CHICAGO -- Cuyahoga County, Ohio, has launched a criminal and civil probe into its now-defunct government investment pool program.

Yesterday, county commissioners announced the appointment of Cuyahoga County assistant prosecutor Ronald Riley to head "preliminary reviews" of the Secured Assets Fund Earnings program and to evaluate "any criminal responsibility which surfaces in the course of his work."

Dennis Roche, a county spokesman, said the commissioners do not suspect criminal activity was involved, but they are "trying to make sure all the [bases] are covered."

He said the primary focus of the probe is in the civil area, and that Cuyahoga County prosecutor Stephanie Tubbs Jones is expected to name a special counsel with expertise in securities matters within the next few days.

According to a press release from the county, the special counsel will "evaluate and pursue any and all civil remedies as dictated by the facts developed in the investigation."

Roche said that the civil part of the probe will mainly look into securities firms that were involved in leveraging the SAFE program's portfolio. A list of those firms is not yet available. Issues for investigators will include suitability of investments and the "eventual possible recovery" of investment losses, he added.

Securities firms involved in two taxable revenue note issues sold by the county will apparently not be pan of the investigation.

"It appears the note sales were pretty straightforward," Roche said.

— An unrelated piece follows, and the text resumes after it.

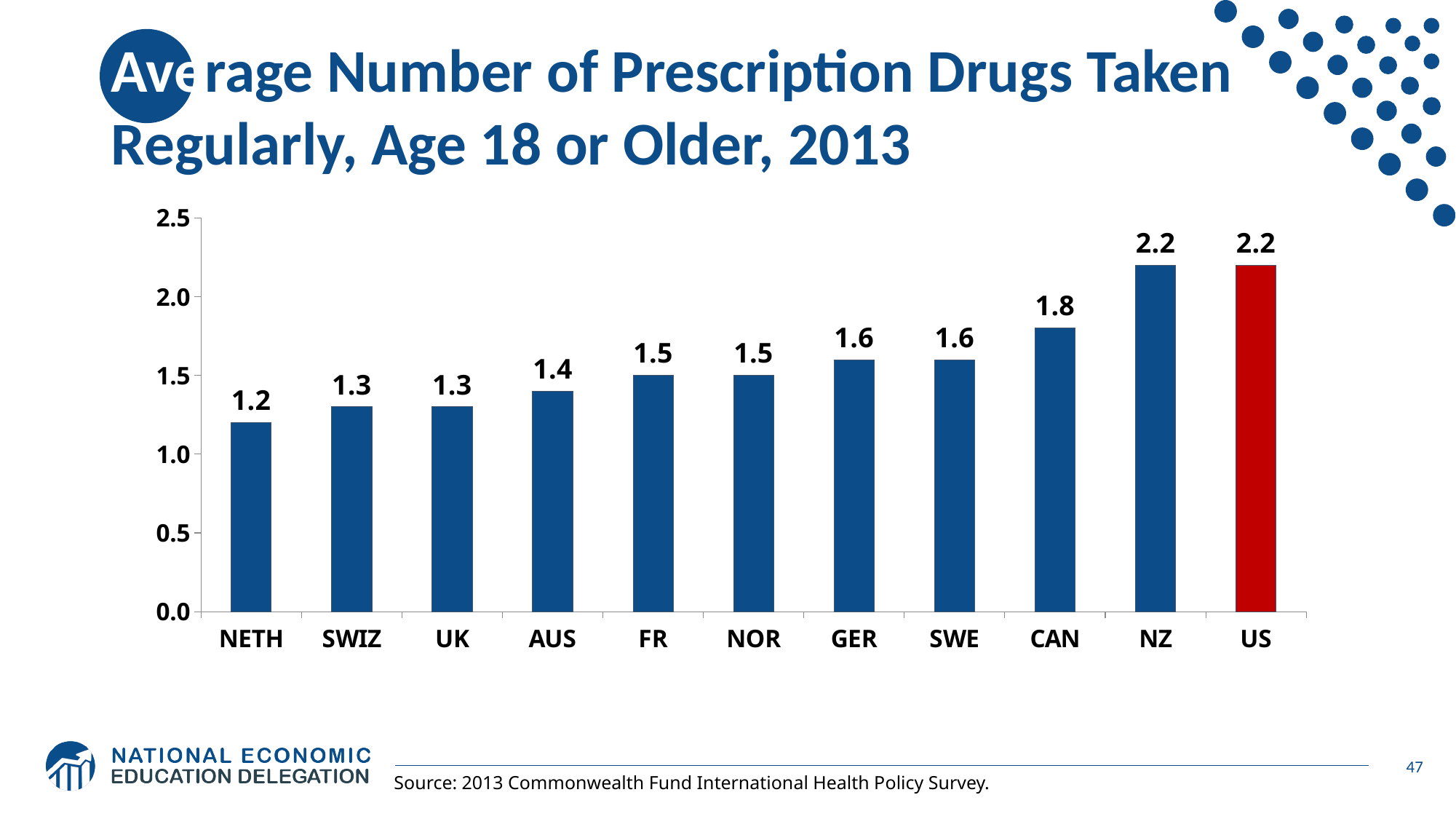
What is the value shown for GER? 1.6 Do the values generally rise or fall from left to right across the chart? Rise What is the average number of prescription drugs taken regularly for CAN? 1.8 Which is larger, the value for SWE or the value for FR? SWE What is the value shown for NETH? 1.2 How many countries are shown on the chart? 11 Which country's bar is coloured red? US Is the value for NZ greater or less than 2.0? greater What is the difference between the values for CAN and AUS? 0.4 What is the difference between the values for US and NETH? 1.0 Which country has the lowest value on the chart? NETH What kind of chart is shown on the slide? Bar chart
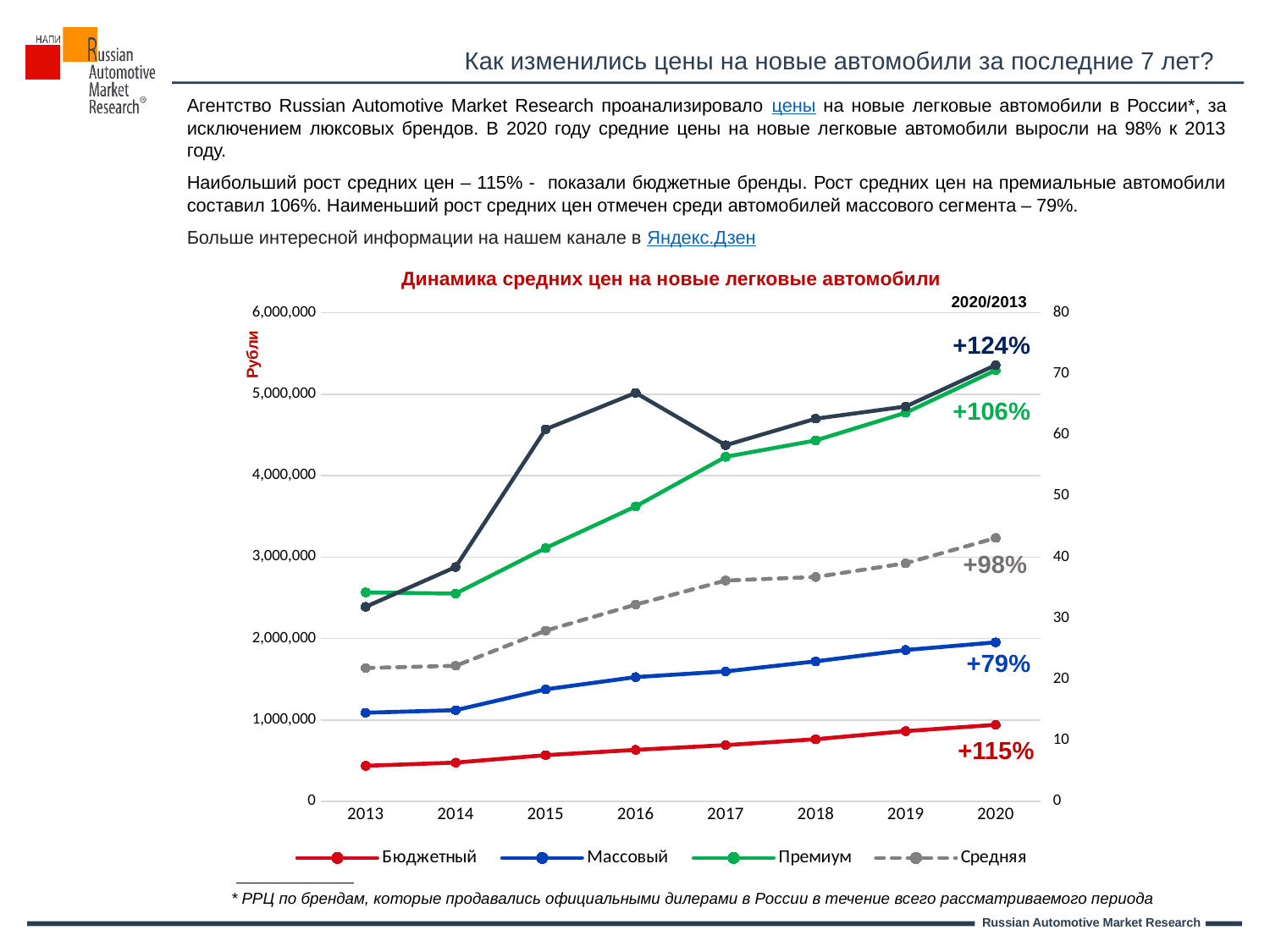
Does the Бюджетный line rise or fall from 2013 to 2020? rises Is the value for Массовый in 2013 greater or less than 2,000,000? less What kind of chart is shown on the slide? line chart What is the 2020/2013 growth shown for the Бюджетный series? +115% How many years are plotted along the x axis of the chart? 8 What is the title of the chart? Динамика средних цен на новые легковые автомобили What is the 2020/2013 growth shown for the Премиум series? +106% Is the value for Премиум in 2020 greater or less than 5,000,000? greater What is the 2020/2013 growth shown for the Массовый series? +79% In 2020, which is larger: the value for Премиум or the value for Массовый? Премиум What is the 2020/2013 growth shown for the Средняя series? +98% How many series does the chart legend list? 4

Cleveland-based McDonald & Co. Securities Inc. was the bookrunning manager for $246 million of tax .and current revenue notes due to mature Dec. 30, and for $130 million of notes sold last year. Proceeds from the issues were invested in the SAFE program to purchase long-term securities.

Revelations about that investment practice as well as the use of a reverse repurchase agreement and large paper losses in the portfolio led county commissioners to shut down the SAFE program last month. The program, which once contained $1.1 billion of public funds from the county and about 75 other local governments in Ohio, returned all principal invested in the fund to all the governments except for Cuyahoga County.

Last week, the county sold $265 million of short-term securities at a $14.5 million loss to raise funds to help pay principal and interest on the $246 million of notes. On Monday, commissioners authorized the negotiation of an escrow agreement for the repayment of the notes on Dec. 30. Standard & Poor's Corp., which rates the notes SP1-plus, had requested that the money be placed with a third-party trustee until the notes mature.

Roche said final documents for the escrow agreement should be in hand today or tomorrow. Officials at both Standard & Poor's and Moody's Investors Service, which rates the notes MIG-1, said on Tuesday they were waiting to review the final documents.

Moody's has placed Cuyahoga County's ratings, including its Aa longterm rating, on review in the wake of the investment troubles.

The SAFE program, which had been run by Cuyahoga County Treasurer Francis Gaul, still contains a leveraged portfolio of about $633 million in intermediate-term securities and about $153 million of mostly Treasury bonds. As of last week, actual losses in the program would have been $116 million if the remaining portfolio were marked to market.

Roche said the county has not taken any action to sell any more securities since last week.